+++ GIVEN PASSAGE +++

From mboxrd@z Thu Jan  1 00:00:00 1970
Received: from eggs.gnu.org ([140.186.70.92]:50855)
	by lists.gnu.org with esmtp (Exim 4.71)
	(envelope-from <kwolf@redhat.com>) id 1Qqmsd-0003Cd-Ek
	for qemu-devel@nongnu.org; Tue, 09 Aug 2011 10:02:09 -0400
Received: from Debian-exim by eggs.gnu.org with spam-scanned (Exim 4.71)
	(envelope-from <kwolf@redhat.com>) id 1Qqmsa-0003U4-Fj
	for qemu-devel@nongnu.org; Tue, 09 Aug 2011 10:02:03 -0400
Received: from mx1.redhat.com ([209.132.183.28]:60408)
	by eggs.gnu.org with esmtp (Exim 4.71)

+++ SUPPLIED INFORMATION +++

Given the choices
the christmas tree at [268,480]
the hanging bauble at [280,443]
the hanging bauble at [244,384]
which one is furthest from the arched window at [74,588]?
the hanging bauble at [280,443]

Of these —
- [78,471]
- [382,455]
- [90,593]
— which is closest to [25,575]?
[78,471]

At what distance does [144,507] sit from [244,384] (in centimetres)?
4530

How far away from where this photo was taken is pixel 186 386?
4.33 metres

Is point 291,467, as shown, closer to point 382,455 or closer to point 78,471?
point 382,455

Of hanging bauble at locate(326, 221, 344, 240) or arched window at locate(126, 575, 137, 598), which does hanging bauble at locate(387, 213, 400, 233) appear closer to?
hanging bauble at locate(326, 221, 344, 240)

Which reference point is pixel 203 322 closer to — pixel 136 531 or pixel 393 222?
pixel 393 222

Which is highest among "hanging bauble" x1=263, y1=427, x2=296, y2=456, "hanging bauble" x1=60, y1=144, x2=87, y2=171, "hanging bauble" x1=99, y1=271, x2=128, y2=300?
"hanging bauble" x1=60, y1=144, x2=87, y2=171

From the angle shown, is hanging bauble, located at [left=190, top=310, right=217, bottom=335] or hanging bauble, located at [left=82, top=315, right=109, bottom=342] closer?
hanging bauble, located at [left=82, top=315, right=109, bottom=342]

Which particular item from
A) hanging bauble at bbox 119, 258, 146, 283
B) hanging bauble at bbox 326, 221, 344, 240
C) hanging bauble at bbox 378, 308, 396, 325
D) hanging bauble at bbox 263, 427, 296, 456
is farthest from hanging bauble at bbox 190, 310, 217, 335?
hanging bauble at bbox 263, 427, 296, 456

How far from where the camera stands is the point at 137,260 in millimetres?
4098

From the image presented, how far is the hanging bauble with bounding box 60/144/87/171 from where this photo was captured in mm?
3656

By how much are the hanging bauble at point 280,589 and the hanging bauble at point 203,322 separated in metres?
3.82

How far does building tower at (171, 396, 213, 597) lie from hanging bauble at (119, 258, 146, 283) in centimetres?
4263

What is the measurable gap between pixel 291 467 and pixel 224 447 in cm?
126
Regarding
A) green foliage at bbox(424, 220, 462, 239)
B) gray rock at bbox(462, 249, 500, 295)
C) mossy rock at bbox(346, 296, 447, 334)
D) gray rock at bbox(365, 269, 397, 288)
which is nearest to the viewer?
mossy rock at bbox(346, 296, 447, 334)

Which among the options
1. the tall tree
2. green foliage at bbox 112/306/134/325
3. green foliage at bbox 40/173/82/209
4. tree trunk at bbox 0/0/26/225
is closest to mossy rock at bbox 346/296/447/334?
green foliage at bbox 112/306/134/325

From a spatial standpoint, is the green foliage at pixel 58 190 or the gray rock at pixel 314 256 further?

+++

PROBLEM A
In the mail headers, what is the envelope-from address?
PROBLEM B
Decide whether each statement agrees with the mail headers, and quote the words that settle it: (i) The message was delivered for qemu-devel@nongnu.org. (ii) lists.gnu.org received the message by esmtp. (iii) mx1.redhat.com is listed with the address 140.186.70.92.
This material has no connection to the mail headers.

WORKED ANSWER A
kwolf@redhat.com

WORKED ANSWER B
(i) Yes: "for qemu-devel@nongnu.org"
(ii) Yes: "by lists.gnu.org with esmtp (Exim 4.71)"
(iii) No: "from mx1.redhat.com ([209.132.183.28]:60408)"